EXERCISE DIRECTIONS:
Convert the entries below into a two-column CSV with the headers entry and answer. Give one row per entry, with its text and its answer each in a single quoted field and line breaks replaced by spaces.

Spatial question entries:
——————————

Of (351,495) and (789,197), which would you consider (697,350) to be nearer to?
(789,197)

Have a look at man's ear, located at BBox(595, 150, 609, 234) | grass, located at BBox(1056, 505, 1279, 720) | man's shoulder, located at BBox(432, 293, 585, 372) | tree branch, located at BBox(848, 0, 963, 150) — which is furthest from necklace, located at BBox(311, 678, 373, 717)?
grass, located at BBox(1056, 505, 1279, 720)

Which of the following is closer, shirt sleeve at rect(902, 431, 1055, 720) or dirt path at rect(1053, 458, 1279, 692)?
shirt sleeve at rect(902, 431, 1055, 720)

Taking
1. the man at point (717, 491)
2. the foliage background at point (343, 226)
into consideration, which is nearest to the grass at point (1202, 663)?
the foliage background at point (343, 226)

——————————

ANSWER FOR THE TASK:
entry,answer
"Of (351,495) and (789,197), which would you consider (697,350) to be nearer to?","(789,197)"
"Have a look at man's ear, located at BBox(595, 150, 609, 234) | grass, located at BBox(1056, 505, 1279, 720) | man's shoulder, located at BBox(432, 293, 585, 372) | tree branch, located at BBox(848, 0, 963, 150) — which is furthest from necklace, located at BBox(311, 678, 373, 717)?","grass, located at BBox(1056, 505, 1279, 720)"
"Which of the following is closer, shirt sleeve at rect(902, 431, 1055, 720) or dirt path at rect(1053, 458, 1279, 692)?","shirt sleeve at rect(902, 431, 1055, 720)"
"Taking 1. the man at point (717, 491) 2. the foliage background at point (343, 226) into consideration, which is nearest to the grass at point (1202, 663)?","the foliage background at point (343, 226)"